[Records from a collection]
■ ■ ■ ■ ■ ■ ■

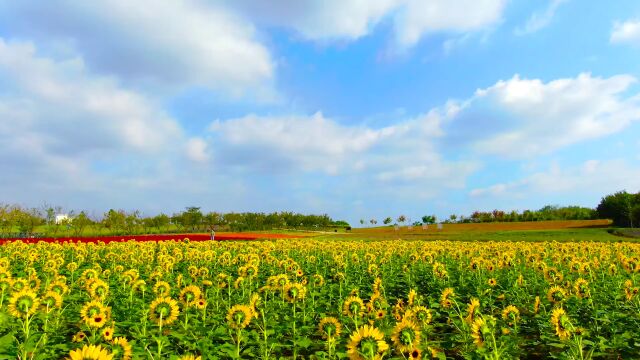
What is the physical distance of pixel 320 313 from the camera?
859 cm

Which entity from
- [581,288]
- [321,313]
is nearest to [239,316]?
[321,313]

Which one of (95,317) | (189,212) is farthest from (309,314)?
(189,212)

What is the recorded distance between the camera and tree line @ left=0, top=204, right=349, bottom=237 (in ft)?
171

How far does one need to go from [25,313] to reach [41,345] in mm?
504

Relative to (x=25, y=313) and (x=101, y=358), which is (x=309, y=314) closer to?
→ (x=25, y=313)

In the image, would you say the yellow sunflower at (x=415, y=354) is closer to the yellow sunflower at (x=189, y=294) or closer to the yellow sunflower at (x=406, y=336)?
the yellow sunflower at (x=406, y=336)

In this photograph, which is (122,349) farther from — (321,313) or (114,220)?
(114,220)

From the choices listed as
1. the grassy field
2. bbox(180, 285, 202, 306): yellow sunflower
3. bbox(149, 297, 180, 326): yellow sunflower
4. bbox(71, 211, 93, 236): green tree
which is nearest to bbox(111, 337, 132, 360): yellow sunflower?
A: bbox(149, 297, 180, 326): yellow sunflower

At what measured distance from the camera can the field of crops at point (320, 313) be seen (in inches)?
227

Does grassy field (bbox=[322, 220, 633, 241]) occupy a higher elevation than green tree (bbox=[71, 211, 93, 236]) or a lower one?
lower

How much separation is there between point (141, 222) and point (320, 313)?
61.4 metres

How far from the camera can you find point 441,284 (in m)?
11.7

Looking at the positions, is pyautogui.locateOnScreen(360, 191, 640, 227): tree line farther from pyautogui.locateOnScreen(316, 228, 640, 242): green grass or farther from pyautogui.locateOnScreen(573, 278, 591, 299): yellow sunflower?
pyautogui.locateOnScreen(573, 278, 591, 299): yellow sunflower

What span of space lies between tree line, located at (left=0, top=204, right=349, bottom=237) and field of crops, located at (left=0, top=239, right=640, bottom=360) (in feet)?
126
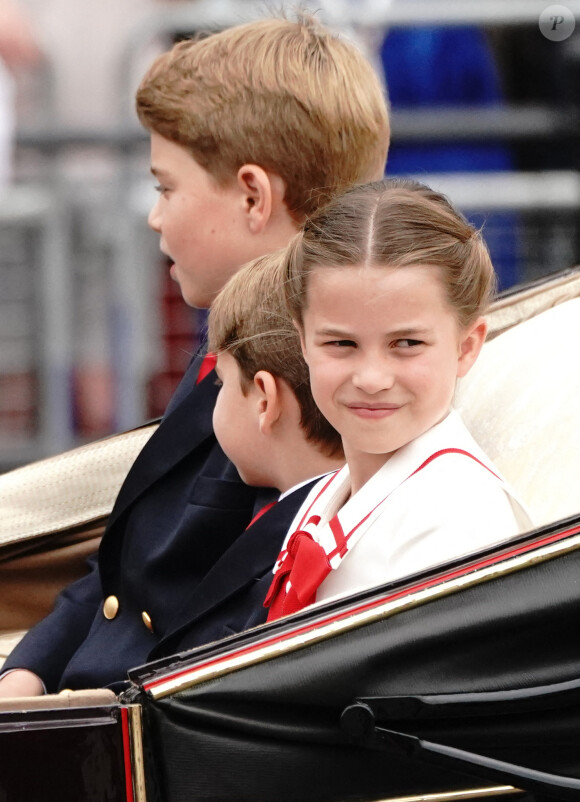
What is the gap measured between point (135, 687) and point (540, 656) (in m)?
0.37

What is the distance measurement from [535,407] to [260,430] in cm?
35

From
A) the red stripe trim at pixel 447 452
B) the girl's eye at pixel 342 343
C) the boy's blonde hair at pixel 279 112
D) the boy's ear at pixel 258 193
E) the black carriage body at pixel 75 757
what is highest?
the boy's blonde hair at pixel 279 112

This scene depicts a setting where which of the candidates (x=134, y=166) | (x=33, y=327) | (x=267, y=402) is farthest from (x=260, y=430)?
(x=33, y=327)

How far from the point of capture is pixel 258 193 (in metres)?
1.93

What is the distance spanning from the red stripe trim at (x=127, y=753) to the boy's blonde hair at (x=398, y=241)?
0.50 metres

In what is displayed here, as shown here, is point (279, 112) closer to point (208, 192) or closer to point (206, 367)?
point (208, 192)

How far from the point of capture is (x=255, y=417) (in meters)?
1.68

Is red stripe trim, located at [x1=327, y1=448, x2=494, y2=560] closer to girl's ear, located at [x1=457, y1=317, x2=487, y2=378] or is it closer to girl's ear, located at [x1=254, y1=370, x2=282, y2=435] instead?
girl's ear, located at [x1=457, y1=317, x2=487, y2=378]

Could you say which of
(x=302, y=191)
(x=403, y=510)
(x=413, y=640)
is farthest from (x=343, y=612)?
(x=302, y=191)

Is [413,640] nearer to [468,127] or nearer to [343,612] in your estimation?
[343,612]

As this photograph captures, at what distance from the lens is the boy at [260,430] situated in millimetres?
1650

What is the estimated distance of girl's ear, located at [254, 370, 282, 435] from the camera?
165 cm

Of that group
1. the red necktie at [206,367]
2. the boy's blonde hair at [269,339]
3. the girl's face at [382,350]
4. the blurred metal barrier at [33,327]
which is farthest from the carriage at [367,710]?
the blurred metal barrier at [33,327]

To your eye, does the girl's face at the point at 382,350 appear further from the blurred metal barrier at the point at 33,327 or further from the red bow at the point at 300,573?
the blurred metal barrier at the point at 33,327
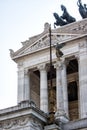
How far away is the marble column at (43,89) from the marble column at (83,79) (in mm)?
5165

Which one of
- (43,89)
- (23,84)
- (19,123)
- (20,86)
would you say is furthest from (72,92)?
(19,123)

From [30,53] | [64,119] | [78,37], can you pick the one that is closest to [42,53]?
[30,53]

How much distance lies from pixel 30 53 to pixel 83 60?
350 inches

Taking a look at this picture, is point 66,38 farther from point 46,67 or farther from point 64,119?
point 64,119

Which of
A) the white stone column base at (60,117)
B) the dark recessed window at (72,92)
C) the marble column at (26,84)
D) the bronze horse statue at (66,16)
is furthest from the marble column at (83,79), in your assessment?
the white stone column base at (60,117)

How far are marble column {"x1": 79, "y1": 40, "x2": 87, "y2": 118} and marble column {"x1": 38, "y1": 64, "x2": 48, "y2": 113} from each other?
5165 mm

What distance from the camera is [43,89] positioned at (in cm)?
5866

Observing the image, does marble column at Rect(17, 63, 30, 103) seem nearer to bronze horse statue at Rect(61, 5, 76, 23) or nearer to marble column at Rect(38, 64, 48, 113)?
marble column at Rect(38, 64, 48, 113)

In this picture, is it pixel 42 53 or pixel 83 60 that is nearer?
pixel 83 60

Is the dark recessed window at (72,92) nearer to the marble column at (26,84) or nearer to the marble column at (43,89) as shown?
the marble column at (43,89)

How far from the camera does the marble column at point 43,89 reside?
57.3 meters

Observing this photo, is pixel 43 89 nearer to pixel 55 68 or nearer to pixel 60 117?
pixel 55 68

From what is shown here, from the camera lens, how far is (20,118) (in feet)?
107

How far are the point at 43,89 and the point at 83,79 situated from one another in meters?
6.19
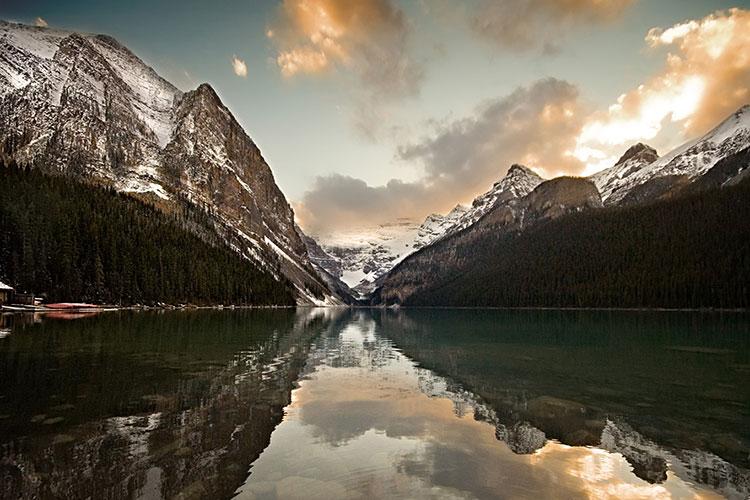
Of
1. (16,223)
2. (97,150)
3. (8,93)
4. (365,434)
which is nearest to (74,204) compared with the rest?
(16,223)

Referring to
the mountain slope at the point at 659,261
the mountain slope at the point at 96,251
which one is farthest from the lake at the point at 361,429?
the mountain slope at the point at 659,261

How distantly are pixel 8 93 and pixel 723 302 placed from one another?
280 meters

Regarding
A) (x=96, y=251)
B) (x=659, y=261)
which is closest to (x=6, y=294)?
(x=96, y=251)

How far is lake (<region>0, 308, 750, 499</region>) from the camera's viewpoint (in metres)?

■ ■ ■ ■ ■ ■ ■

Directive: Reproduce the records verbatim from the beginning through the line that contains "A: bbox(149, 297, 180, 326): yellow sunflower", including both ends. Leave the pictures out.

Problem solution:
What is the physical distance of pixel 320 313 from the camera?
859 cm

Which entity from
- [581,288]
- [321,313]
is nearest to [239,316]?
[321,313]

Which one of (95,317) | (189,212) is farthest from (309,314)?
(189,212)

What is the recorded distance between the camera and tree line @ left=0, top=204, right=349, bottom=237 (in ft)?
171

How far does one need to go from [25,313] to reach [41,345] in mm?
504

Relative to (x=25, y=313) and (x=101, y=358), which is (x=309, y=314) closer to?
→ (x=25, y=313)

In the image, would you say the yellow sunflower at (x=415, y=354) is closer to the yellow sunflower at (x=189, y=294) or closer to the yellow sunflower at (x=406, y=336)?
the yellow sunflower at (x=406, y=336)

In this photograph, which is (122,349) farther from — (321,313) or (114,220)?
(114,220)

From the choices listed as
1. the grassy field
2. bbox(180, 285, 202, 306): yellow sunflower
3. bbox(149, 297, 180, 326): yellow sunflower
4. bbox(71, 211, 93, 236): green tree
which is nearest to bbox(111, 337, 132, 360): yellow sunflower?
A: bbox(149, 297, 180, 326): yellow sunflower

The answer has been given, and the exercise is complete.